(EXCERPT TO READ):
>> START
CALDER MUSEUM ON HOLD
The planned Calder Museum in Philadelphia is on hold, according to insiders. Envisioned as a showcase for three generations of Calders -- Alexander "Sandy" Calder, inventor of the mobile, along with his father, Alexander Milne Calder, whose statue of William Penn is atop Philadelphias City Hall, and his grandfather, the Beaux-Arts sculptor Alexander Stirling Calder -- the Calder Museum was announced in early 2001 and called for Japanese architect Tadao Ando to design a new $35-million, 35,000-square-foot building on a two-acre site on the parkway in Philadelphia across from the Rodin Museum. The New York-based Calder Foundation would lend the works long-term, and the Philadelphia Museum of Art would raise the funds and administer the museum. But the foundation was less than anxious to commit to such a loan, and the museum couldnt raise the money without it, insiders say.
>> END
(WHAT THIS EXERCISE ASKS):
• A. Using the item on the Calder Museum, decide whether each statement agrees with it: (i) Tadao Ando was picked to design the new building. (ii) The Philadelphia Museum of Art would lend the works. (iii) The planned site faced the Rodin Museum. Answer yes or no for each, and quote the words from the item that decide it.
• B. Name every museum mentioned in the item on the Calder Museum.

(DATA ENTRIES):
>> START
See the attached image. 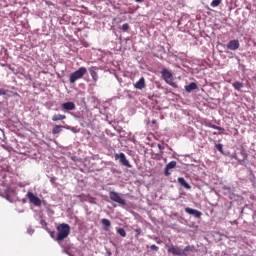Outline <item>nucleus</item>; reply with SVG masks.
<instances>
[{
    "instance_id": "nucleus-1",
    "label": "nucleus",
    "mask_w": 256,
    "mask_h": 256,
    "mask_svg": "<svg viewBox=\"0 0 256 256\" xmlns=\"http://www.w3.org/2000/svg\"><path fill=\"white\" fill-rule=\"evenodd\" d=\"M56 231H57L56 241H58L59 243L61 241H65V239L69 237L71 233V226H69V224L62 223L56 227Z\"/></svg>"
},
{
    "instance_id": "nucleus-2",
    "label": "nucleus",
    "mask_w": 256,
    "mask_h": 256,
    "mask_svg": "<svg viewBox=\"0 0 256 256\" xmlns=\"http://www.w3.org/2000/svg\"><path fill=\"white\" fill-rule=\"evenodd\" d=\"M85 75H87V68L80 67L78 70L70 74L69 83L73 85L75 82L79 81V79H83Z\"/></svg>"
},
{
    "instance_id": "nucleus-3",
    "label": "nucleus",
    "mask_w": 256,
    "mask_h": 256,
    "mask_svg": "<svg viewBox=\"0 0 256 256\" xmlns=\"http://www.w3.org/2000/svg\"><path fill=\"white\" fill-rule=\"evenodd\" d=\"M109 198L114 203H118V205H120V207H125V205H127V201L125 199H123L121 197V195L115 191L109 192Z\"/></svg>"
},
{
    "instance_id": "nucleus-4",
    "label": "nucleus",
    "mask_w": 256,
    "mask_h": 256,
    "mask_svg": "<svg viewBox=\"0 0 256 256\" xmlns=\"http://www.w3.org/2000/svg\"><path fill=\"white\" fill-rule=\"evenodd\" d=\"M161 75L168 85H173V73L167 68L162 69Z\"/></svg>"
},
{
    "instance_id": "nucleus-5",
    "label": "nucleus",
    "mask_w": 256,
    "mask_h": 256,
    "mask_svg": "<svg viewBox=\"0 0 256 256\" xmlns=\"http://www.w3.org/2000/svg\"><path fill=\"white\" fill-rule=\"evenodd\" d=\"M28 201L32 203V205H35V207H41V200L39 197L35 196L33 192H28L26 195Z\"/></svg>"
},
{
    "instance_id": "nucleus-6",
    "label": "nucleus",
    "mask_w": 256,
    "mask_h": 256,
    "mask_svg": "<svg viewBox=\"0 0 256 256\" xmlns=\"http://www.w3.org/2000/svg\"><path fill=\"white\" fill-rule=\"evenodd\" d=\"M115 159L116 161L119 160L121 165H123L124 167L131 168V164L129 163V160H127V157L125 156L124 153L115 154Z\"/></svg>"
},
{
    "instance_id": "nucleus-7",
    "label": "nucleus",
    "mask_w": 256,
    "mask_h": 256,
    "mask_svg": "<svg viewBox=\"0 0 256 256\" xmlns=\"http://www.w3.org/2000/svg\"><path fill=\"white\" fill-rule=\"evenodd\" d=\"M168 253H172V255H177V256L184 255V251L183 249H181V247L173 246V245L168 248Z\"/></svg>"
},
{
    "instance_id": "nucleus-8",
    "label": "nucleus",
    "mask_w": 256,
    "mask_h": 256,
    "mask_svg": "<svg viewBox=\"0 0 256 256\" xmlns=\"http://www.w3.org/2000/svg\"><path fill=\"white\" fill-rule=\"evenodd\" d=\"M175 167H177V162L176 161H171L169 162L166 167H165V170H164V175L166 177H169V175H171V169H175Z\"/></svg>"
},
{
    "instance_id": "nucleus-9",
    "label": "nucleus",
    "mask_w": 256,
    "mask_h": 256,
    "mask_svg": "<svg viewBox=\"0 0 256 256\" xmlns=\"http://www.w3.org/2000/svg\"><path fill=\"white\" fill-rule=\"evenodd\" d=\"M239 47V40H230L227 44V49H229L230 51H237Z\"/></svg>"
},
{
    "instance_id": "nucleus-10",
    "label": "nucleus",
    "mask_w": 256,
    "mask_h": 256,
    "mask_svg": "<svg viewBox=\"0 0 256 256\" xmlns=\"http://www.w3.org/2000/svg\"><path fill=\"white\" fill-rule=\"evenodd\" d=\"M185 212L188 213V215H194L196 217V219H201V215H203V213H201V211L195 210L190 207L185 208Z\"/></svg>"
},
{
    "instance_id": "nucleus-11",
    "label": "nucleus",
    "mask_w": 256,
    "mask_h": 256,
    "mask_svg": "<svg viewBox=\"0 0 256 256\" xmlns=\"http://www.w3.org/2000/svg\"><path fill=\"white\" fill-rule=\"evenodd\" d=\"M62 111H75V103L74 102H65L61 104Z\"/></svg>"
},
{
    "instance_id": "nucleus-12",
    "label": "nucleus",
    "mask_w": 256,
    "mask_h": 256,
    "mask_svg": "<svg viewBox=\"0 0 256 256\" xmlns=\"http://www.w3.org/2000/svg\"><path fill=\"white\" fill-rule=\"evenodd\" d=\"M89 73H90L94 83H97L99 81V74H97V67H95V66L90 67Z\"/></svg>"
},
{
    "instance_id": "nucleus-13",
    "label": "nucleus",
    "mask_w": 256,
    "mask_h": 256,
    "mask_svg": "<svg viewBox=\"0 0 256 256\" xmlns=\"http://www.w3.org/2000/svg\"><path fill=\"white\" fill-rule=\"evenodd\" d=\"M146 87V84H145V78L144 77H141L139 79V81H137L135 84H134V88L135 89H139V90H142V89H145Z\"/></svg>"
},
{
    "instance_id": "nucleus-14",
    "label": "nucleus",
    "mask_w": 256,
    "mask_h": 256,
    "mask_svg": "<svg viewBox=\"0 0 256 256\" xmlns=\"http://www.w3.org/2000/svg\"><path fill=\"white\" fill-rule=\"evenodd\" d=\"M178 183L179 185H181V187H184V189H191V185H189V183H187V181L183 177L178 178Z\"/></svg>"
},
{
    "instance_id": "nucleus-15",
    "label": "nucleus",
    "mask_w": 256,
    "mask_h": 256,
    "mask_svg": "<svg viewBox=\"0 0 256 256\" xmlns=\"http://www.w3.org/2000/svg\"><path fill=\"white\" fill-rule=\"evenodd\" d=\"M101 223L104 227V231H109V228L111 227V220L106 219V218H102Z\"/></svg>"
},
{
    "instance_id": "nucleus-16",
    "label": "nucleus",
    "mask_w": 256,
    "mask_h": 256,
    "mask_svg": "<svg viewBox=\"0 0 256 256\" xmlns=\"http://www.w3.org/2000/svg\"><path fill=\"white\" fill-rule=\"evenodd\" d=\"M197 88V83L191 82L189 85L185 86V91H187V93H191V91H195Z\"/></svg>"
},
{
    "instance_id": "nucleus-17",
    "label": "nucleus",
    "mask_w": 256,
    "mask_h": 256,
    "mask_svg": "<svg viewBox=\"0 0 256 256\" xmlns=\"http://www.w3.org/2000/svg\"><path fill=\"white\" fill-rule=\"evenodd\" d=\"M64 119H67V116L63 114H55L52 116V121L57 122V121H64Z\"/></svg>"
},
{
    "instance_id": "nucleus-18",
    "label": "nucleus",
    "mask_w": 256,
    "mask_h": 256,
    "mask_svg": "<svg viewBox=\"0 0 256 256\" xmlns=\"http://www.w3.org/2000/svg\"><path fill=\"white\" fill-rule=\"evenodd\" d=\"M63 131V126L61 125H56L54 126V128L52 129V133L53 135H59V133Z\"/></svg>"
},
{
    "instance_id": "nucleus-19",
    "label": "nucleus",
    "mask_w": 256,
    "mask_h": 256,
    "mask_svg": "<svg viewBox=\"0 0 256 256\" xmlns=\"http://www.w3.org/2000/svg\"><path fill=\"white\" fill-rule=\"evenodd\" d=\"M232 87H234V89H235L236 91H241V89H243L244 85H243L242 82H234V83L232 84Z\"/></svg>"
},
{
    "instance_id": "nucleus-20",
    "label": "nucleus",
    "mask_w": 256,
    "mask_h": 256,
    "mask_svg": "<svg viewBox=\"0 0 256 256\" xmlns=\"http://www.w3.org/2000/svg\"><path fill=\"white\" fill-rule=\"evenodd\" d=\"M117 233L120 237H127V232L123 228H118Z\"/></svg>"
},
{
    "instance_id": "nucleus-21",
    "label": "nucleus",
    "mask_w": 256,
    "mask_h": 256,
    "mask_svg": "<svg viewBox=\"0 0 256 256\" xmlns=\"http://www.w3.org/2000/svg\"><path fill=\"white\" fill-rule=\"evenodd\" d=\"M210 5L211 7H219L221 5V0H213Z\"/></svg>"
},
{
    "instance_id": "nucleus-22",
    "label": "nucleus",
    "mask_w": 256,
    "mask_h": 256,
    "mask_svg": "<svg viewBox=\"0 0 256 256\" xmlns=\"http://www.w3.org/2000/svg\"><path fill=\"white\" fill-rule=\"evenodd\" d=\"M211 129H216L217 131H225V128H222L220 126H217L215 124L210 125Z\"/></svg>"
},
{
    "instance_id": "nucleus-23",
    "label": "nucleus",
    "mask_w": 256,
    "mask_h": 256,
    "mask_svg": "<svg viewBox=\"0 0 256 256\" xmlns=\"http://www.w3.org/2000/svg\"><path fill=\"white\" fill-rule=\"evenodd\" d=\"M121 29H122V31H129V24H127V23H125V24H123L122 25V27H121Z\"/></svg>"
},
{
    "instance_id": "nucleus-24",
    "label": "nucleus",
    "mask_w": 256,
    "mask_h": 256,
    "mask_svg": "<svg viewBox=\"0 0 256 256\" xmlns=\"http://www.w3.org/2000/svg\"><path fill=\"white\" fill-rule=\"evenodd\" d=\"M193 249H194L193 246H186L183 251H184V253H187L189 251H193Z\"/></svg>"
},
{
    "instance_id": "nucleus-25",
    "label": "nucleus",
    "mask_w": 256,
    "mask_h": 256,
    "mask_svg": "<svg viewBox=\"0 0 256 256\" xmlns=\"http://www.w3.org/2000/svg\"><path fill=\"white\" fill-rule=\"evenodd\" d=\"M216 149L223 153V144H216Z\"/></svg>"
},
{
    "instance_id": "nucleus-26",
    "label": "nucleus",
    "mask_w": 256,
    "mask_h": 256,
    "mask_svg": "<svg viewBox=\"0 0 256 256\" xmlns=\"http://www.w3.org/2000/svg\"><path fill=\"white\" fill-rule=\"evenodd\" d=\"M151 251H159V247L155 244L150 246Z\"/></svg>"
},
{
    "instance_id": "nucleus-27",
    "label": "nucleus",
    "mask_w": 256,
    "mask_h": 256,
    "mask_svg": "<svg viewBox=\"0 0 256 256\" xmlns=\"http://www.w3.org/2000/svg\"><path fill=\"white\" fill-rule=\"evenodd\" d=\"M7 95V90L0 88V96Z\"/></svg>"
},
{
    "instance_id": "nucleus-28",
    "label": "nucleus",
    "mask_w": 256,
    "mask_h": 256,
    "mask_svg": "<svg viewBox=\"0 0 256 256\" xmlns=\"http://www.w3.org/2000/svg\"><path fill=\"white\" fill-rule=\"evenodd\" d=\"M157 147H158L159 151L161 153H163V150L165 149V147L163 145H161V144H158Z\"/></svg>"
},
{
    "instance_id": "nucleus-29",
    "label": "nucleus",
    "mask_w": 256,
    "mask_h": 256,
    "mask_svg": "<svg viewBox=\"0 0 256 256\" xmlns=\"http://www.w3.org/2000/svg\"><path fill=\"white\" fill-rule=\"evenodd\" d=\"M135 233H136V235H141V233H142V231H141V228H136L135 229Z\"/></svg>"
},
{
    "instance_id": "nucleus-30",
    "label": "nucleus",
    "mask_w": 256,
    "mask_h": 256,
    "mask_svg": "<svg viewBox=\"0 0 256 256\" xmlns=\"http://www.w3.org/2000/svg\"><path fill=\"white\" fill-rule=\"evenodd\" d=\"M240 153H241L243 159H247V154L245 153V150H242Z\"/></svg>"
},
{
    "instance_id": "nucleus-31",
    "label": "nucleus",
    "mask_w": 256,
    "mask_h": 256,
    "mask_svg": "<svg viewBox=\"0 0 256 256\" xmlns=\"http://www.w3.org/2000/svg\"><path fill=\"white\" fill-rule=\"evenodd\" d=\"M136 3H143V0H135Z\"/></svg>"
},
{
    "instance_id": "nucleus-32",
    "label": "nucleus",
    "mask_w": 256,
    "mask_h": 256,
    "mask_svg": "<svg viewBox=\"0 0 256 256\" xmlns=\"http://www.w3.org/2000/svg\"><path fill=\"white\" fill-rule=\"evenodd\" d=\"M152 123H153V124H156V123H157V120H152Z\"/></svg>"
},
{
    "instance_id": "nucleus-33",
    "label": "nucleus",
    "mask_w": 256,
    "mask_h": 256,
    "mask_svg": "<svg viewBox=\"0 0 256 256\" xmlns=\"http://www.w3.org/2000/svg\"><path fill=\"white\" fill-rule=\"evenodd\" d=\"M234 159H236V160H237V159H238V158H237V156H234Z\"/></svg>"
},
{
    "instance_id": "nucleus-34",
    "label": "nucleus",
    "mask_w": 256,
    "mask_h": 256,
    "mask_svg": "<svg viewBox=\"0 0 256 256\" xmlns=\"http://www.w3.org/2000/svg\"><path fill=\"white\" fill-rule=\"evenodd\" d=\"M51 237H53V232H51Z\"/></svg>"
},
{
    "instance_id": "nucleus-35",
    "label": "nucleus",
    "mask_w": 256,
    "mask_h": 256,
    "mask_svg": "<svg viewBox=\"0 0 256 256\" xmlns=\"http://www.w3.org/2000/svg\"><path fill=\"white\" fill-rule=\"evenodd\" d=\"M108 256H111V252H109V255Z\"/></svg>"
}]
</instances>
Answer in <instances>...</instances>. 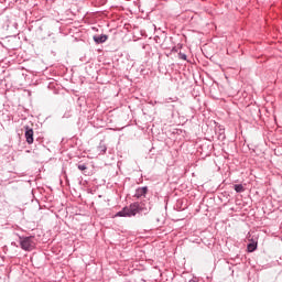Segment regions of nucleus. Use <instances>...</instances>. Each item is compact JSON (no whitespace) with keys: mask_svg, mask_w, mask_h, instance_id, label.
<instances>
[{"mask_svg":"<svg viewBox=\"0 0 282 282\" xmlns=\"http://www.w3.org/2000/svg\"><path fill=\"white\" fill-rule=\"evenodd\" d=\"M77 169L79 170V171H87V164H77Z\"/></svg>","mask_w":282,"mask_h":282,"instance_id":"9","label":"nucleus"},{"mask_svg":"<svg viewBox=\"0 0 282 282\" xmlns=\"http://www.w3.org/2000/svg\"><path fill=\"white\" fill-rule=\"evenodd\" d=\"M24 138L29 144H34V130L30 126L24 127Z\"/></svg>","mask_w":282,"mask_h":282,"instance_id":"3","label":"nucleus"},{"mask_svg":"<svg viewBox=\"0 0 282 282\" xmlns=\"http://www.w3.org/2000/svg\"><path fill=\"white\" fill-rule=\"evenodd\" d=\"M147 193H149V187L144 186V187H139L135 191L134 197H137L138 199H140V197H144V195H147Z\"/></svg>","mask_w":282,"mask_h":282,"instance_id":"4","label":"nucleus"},{"mask_svg":"<svg viewBox=\"0 0 282 282\" xmlns=\"http://www.w3.org/2000/svg\"><path fill=\"white\" fill-rule=\"evenodd\" d=\"M93 39H94L95 43L100 45V43L107 42V39H109V37L107 35H105V34H101V35H94Z\"/></svg>","mask_w":282,"mask_h":282,"instance_id":"5","label":"nucleus"},{"mask_svg":"<svg viewBox=\"0 0 282 282\" xmlns=\"http://www.w3.org/2000/svg\"><path fill=\"white\" fill-rule=\"evenodd\" d=\"M234 188H235L236 193H243L246 191V188L243 187L242 184H236V185H234Z\"/></svg>","mask_w":282,"mask_h":282,"instance_id":"7","label":"nucleus"},{"mask_svg":"<svg viewBox=\"0 0 282 282\" xmlns=\"http://www.w3.org/2000/svg\"><path fill=\"white\" fill-rule=\"evenodd\" d=\"M98 151L101 155H105L107 153V145H105V143H100L98 147Z\"/></svg>","mask_w":282,"mask_h":282,"instance_id":"6","label":"nucleus"},{"mask_svg":"<svg viewBox=\"0 0 282 282\" xmlns=\"http://www.w3.org/2000/svg\"><path fill=\"white\" fill-rule=\"evenodd\" d=\"M178 58L181 59V61H186V54L185 53H178Z\"/></svg>","mask_w":282,"mask_h":282,"instance_id":"10","label":"nucleus"},{"mask_svg":"<svg viewBox=\"0 0 282 282\" xmlns=\"http://www.w3.org/2000/svg\"><path fill=\"white\" fill-rule=\"evenodd\" d=\"M20 248L25 252H32L36 248V242H34V236H19Z\"/></svg>","mask_w":282,"mask_h":282,"instance_id":"2","label":"nucleus"},{"mask_svg":"<svg viewBox=\"0 0 282 282\" xmlns=\"http://www.w3.org/2000/svg\"><path fill=\"white\" fill-rule=\"evenodd\" d=\"M151 207H147L144 203H132L129 207L122 208V210L116 214V217H135V215H149Z\"/></svg>","mask_w":282,"mask_h":282,"instance_id":"1","label":"nucleus"},{"mask_svg":"<svg viewBox=\"0 0 282 282\" xmlns=\"http://www.w3.org/2000/svg\"><path fill=\"white\" fill-rule=\"evenodd\" d=\"M189 282H199V281L195 278V279L189 280Z\"/></svg>","mask_w":282,"mask_h":282,"instance_id":"11","label":"nucleus"},{"mask_svg":"<svg viewBox=\"0 0 282 282\" xmlns=\"http://www.w3.org/2000/svg\"><path fill=\"white\" fill-rule=\"evenodd\" d=\"M248 252H254L257 250V242H251L247 246Z\"/></svg>","mask_w":282,"mask_h":282,"instance_id":"8","label":"nucleus"}]
</instances>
>> END
(TASK SOLUTIONS):
• A.
(i) Yes: "called for Japanese architect Tadao Ando to design a new $35-million, 35,000-square-foot building"
(ii) No: "The New York-based Calder Foundation would lend the works long-term"
(iii) Yes: "on a two-acre site on the parkway in Philadelphia across from the Rodin Museum"

• B.
Calder Museum
Rodin Museum
Philadelphia Museum of Art